_WHAT THIS TASK INVOLVES_
Throughout the material below, count each line in which the word "moving" appears, then reply with the count only.

_SUPPLIED MATERIAL_
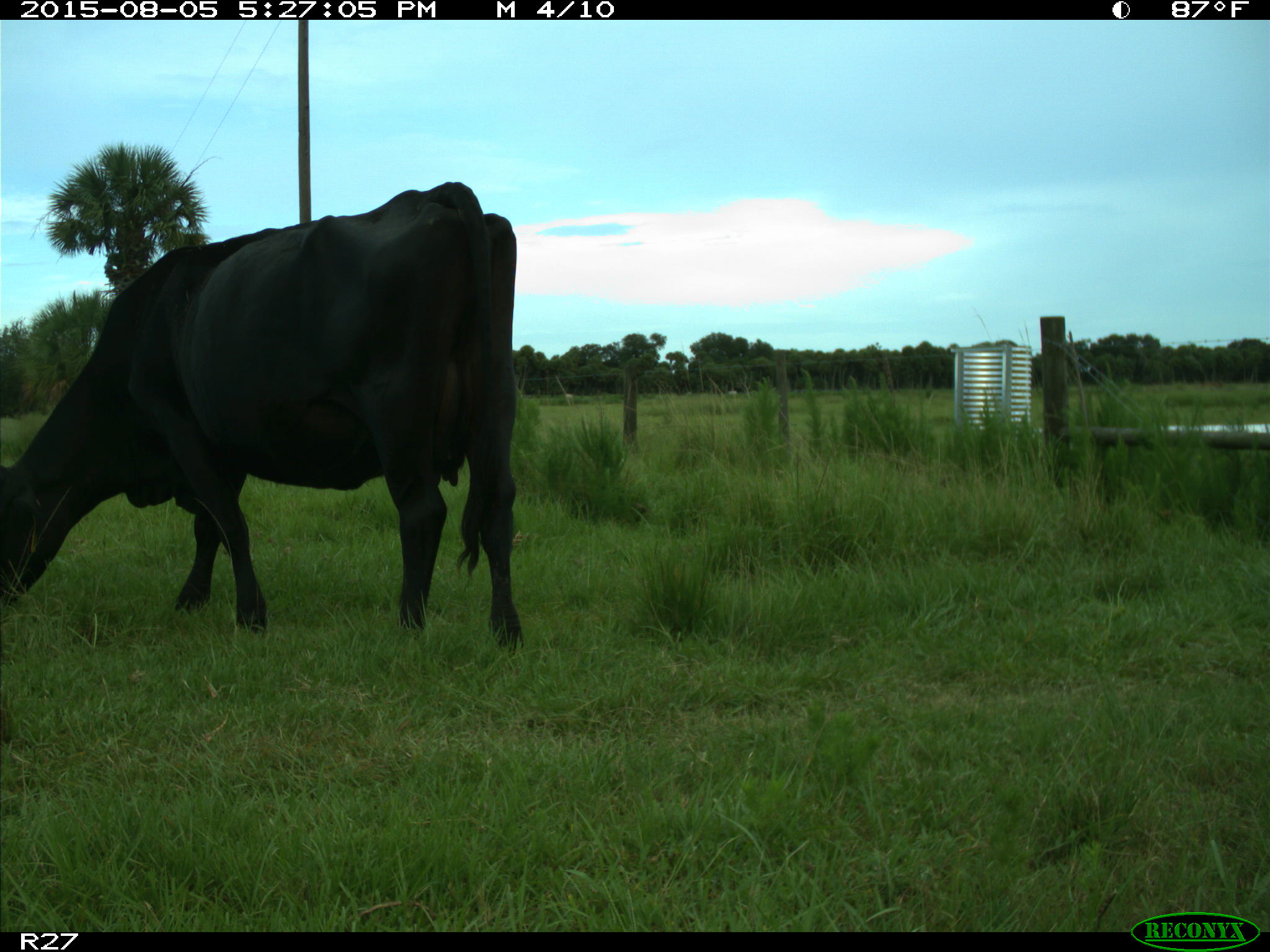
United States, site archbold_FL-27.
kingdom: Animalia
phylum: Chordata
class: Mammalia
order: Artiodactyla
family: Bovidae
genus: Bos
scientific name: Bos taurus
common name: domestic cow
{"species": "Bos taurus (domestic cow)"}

...

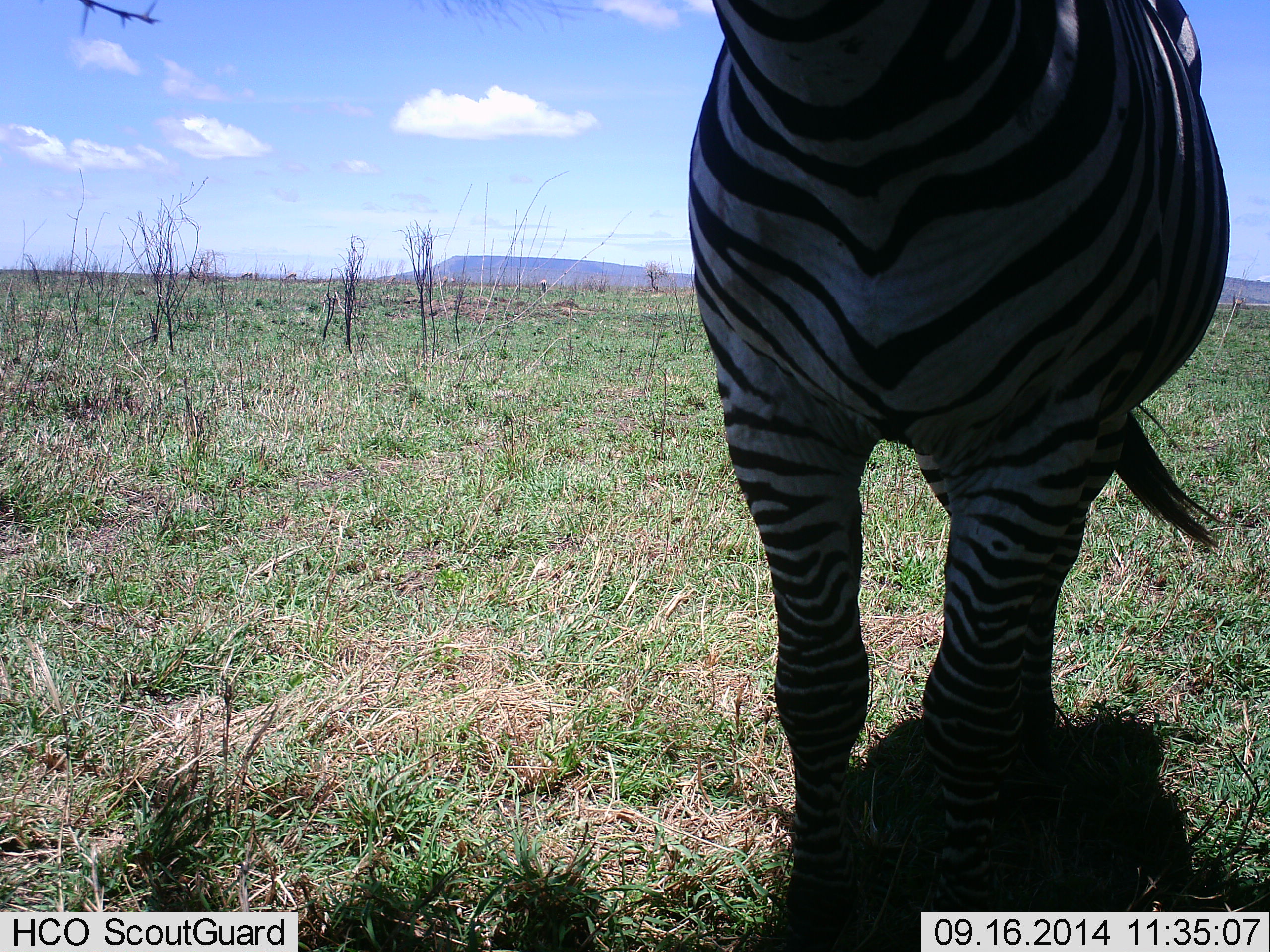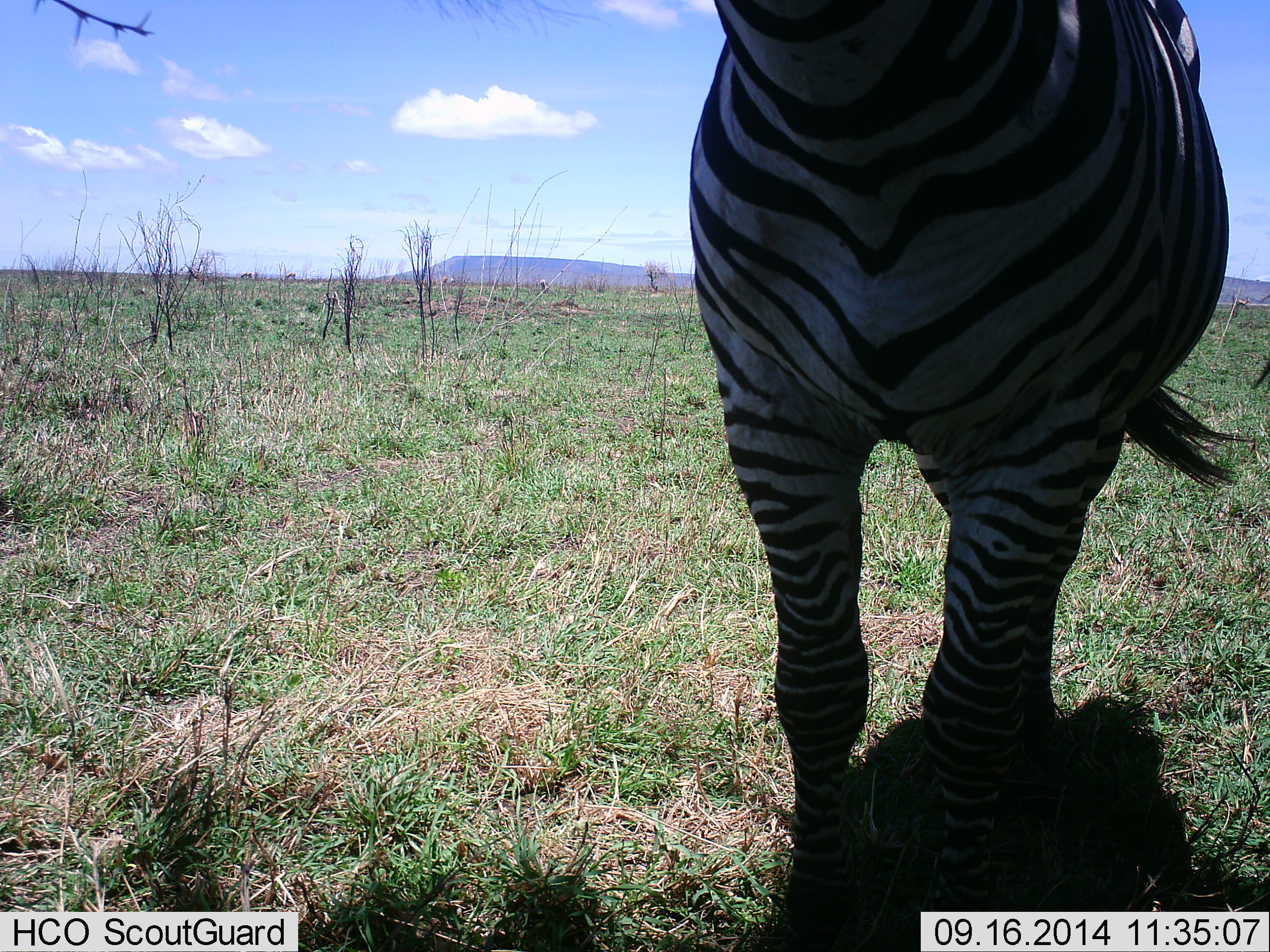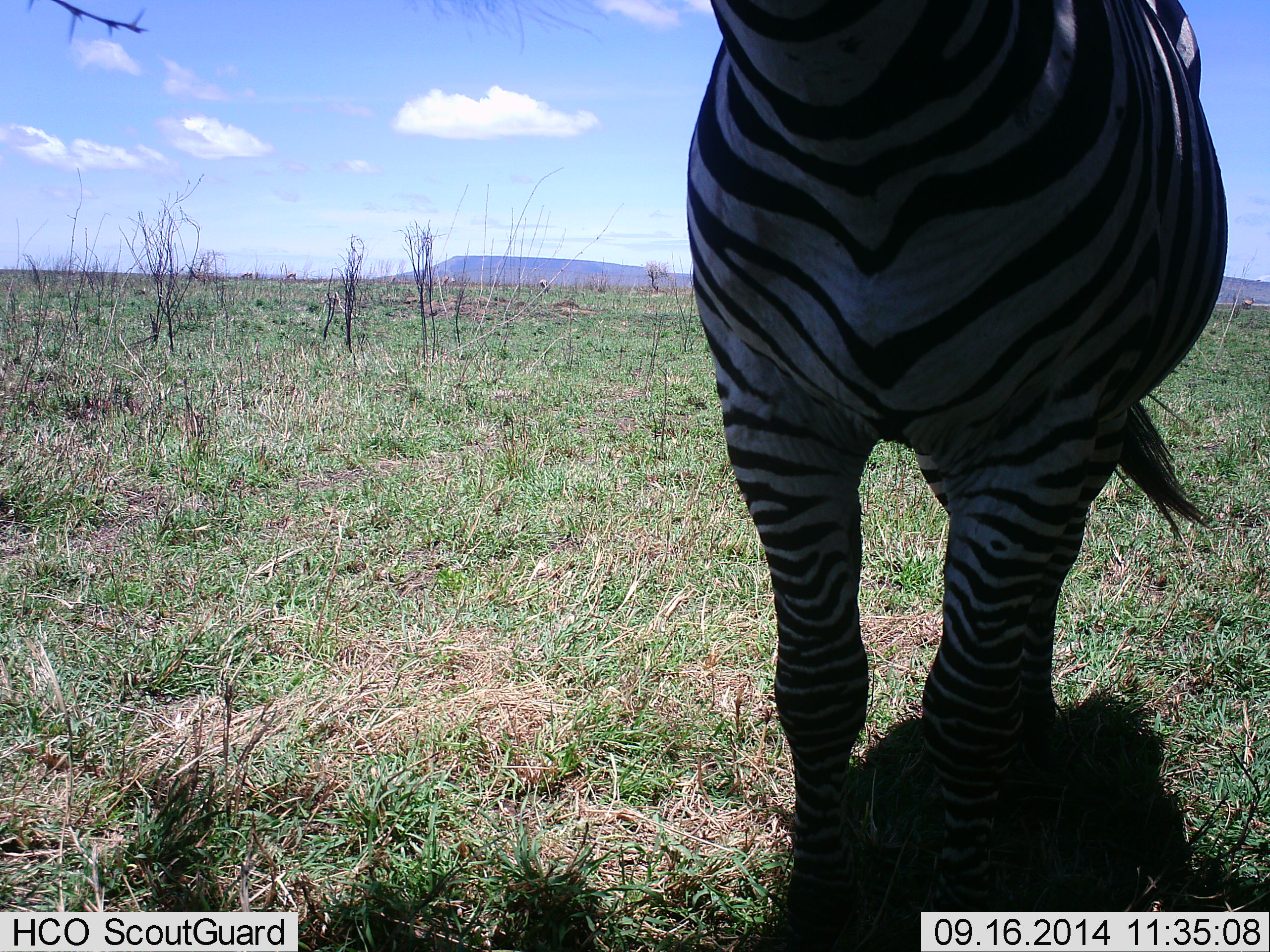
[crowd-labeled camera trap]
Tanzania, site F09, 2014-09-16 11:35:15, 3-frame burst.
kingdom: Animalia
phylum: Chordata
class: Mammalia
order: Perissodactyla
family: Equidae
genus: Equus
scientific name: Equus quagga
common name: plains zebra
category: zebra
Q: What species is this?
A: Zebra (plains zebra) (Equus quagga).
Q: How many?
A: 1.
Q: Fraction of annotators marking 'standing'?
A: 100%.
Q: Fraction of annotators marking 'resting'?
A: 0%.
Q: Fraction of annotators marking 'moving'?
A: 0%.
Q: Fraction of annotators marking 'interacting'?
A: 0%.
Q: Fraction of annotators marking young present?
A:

* * *

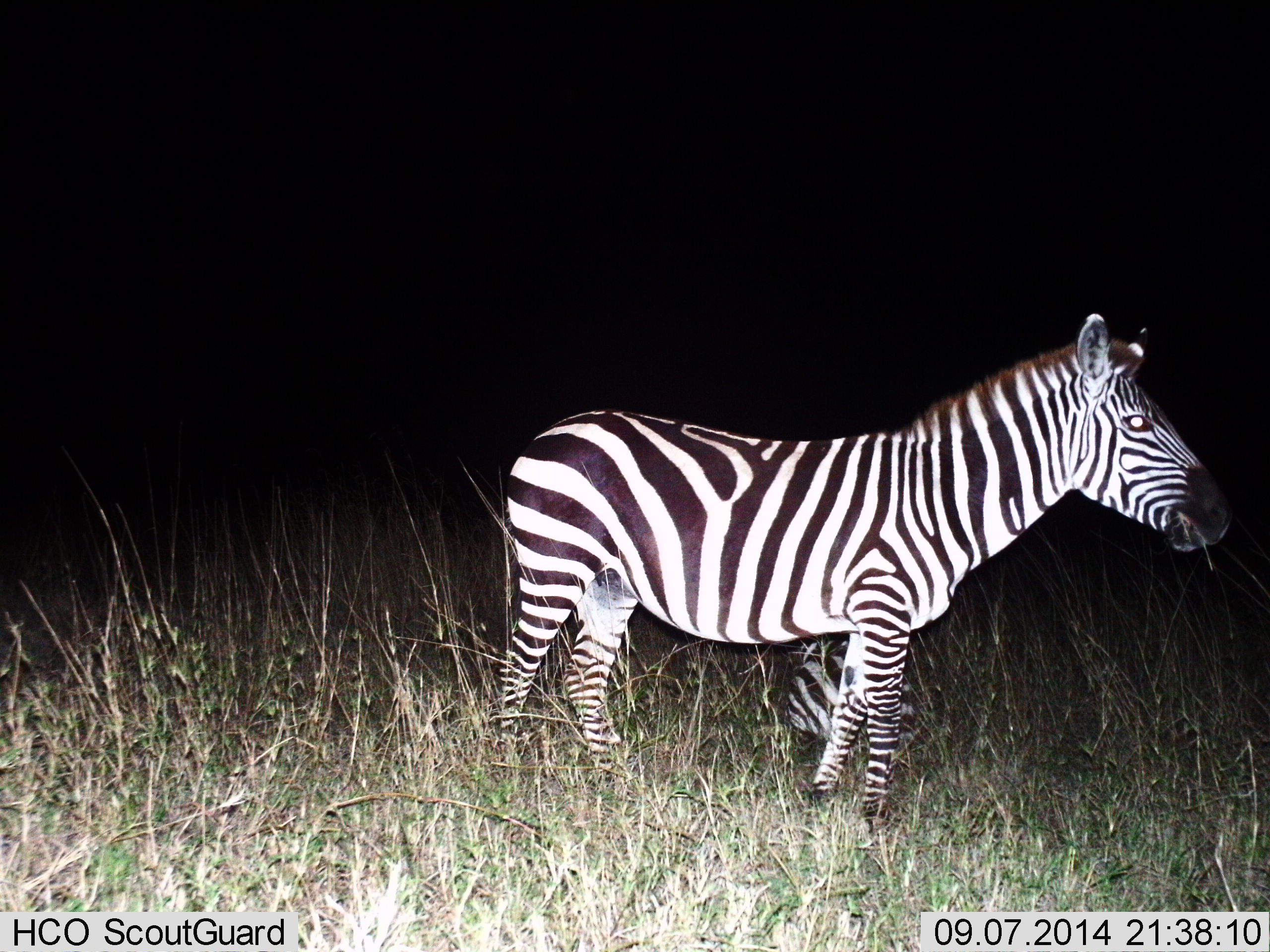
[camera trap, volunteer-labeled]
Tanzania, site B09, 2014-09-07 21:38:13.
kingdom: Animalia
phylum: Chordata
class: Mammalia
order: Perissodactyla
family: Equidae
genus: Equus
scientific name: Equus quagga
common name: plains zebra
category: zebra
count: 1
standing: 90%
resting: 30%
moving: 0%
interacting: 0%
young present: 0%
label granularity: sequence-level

_WRITTEN ANSWER_
2